EXERCISE DATA
****************

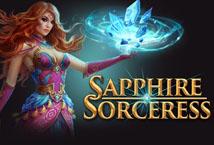 Sapphire Sorceress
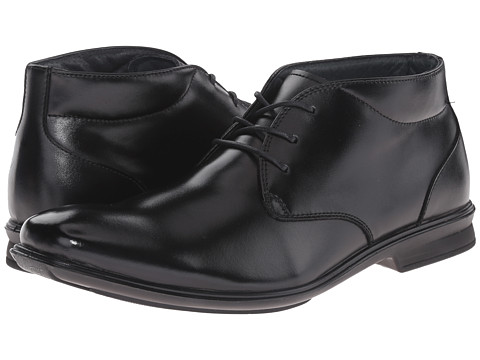 Hush Puppies - Travis Gravity (Black Leather) Men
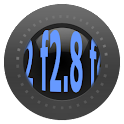 Focus Calculator icon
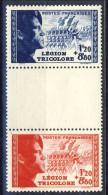 Francia 1942 Serie N. 565-566 Pro Legione Tricolore (con Intervallo) MNH GO Catalogo € 27,50 - Unused Stamps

****************

WHAT THE EXERCISE ASKS
Transcribe all of the listing precisely. The images stay out of it.

RESULT FOR THIS TASK
 Sapphire Sorceress
 Hush Puppies - Travis Gravity (Black Leather) Men
 Focus Calculator icon
 Francia 1942 Serie N. 565-566 Pro Legione Tricolore (con Intervallo) MNH GO Catalogo € 27,50 - Unused Stamps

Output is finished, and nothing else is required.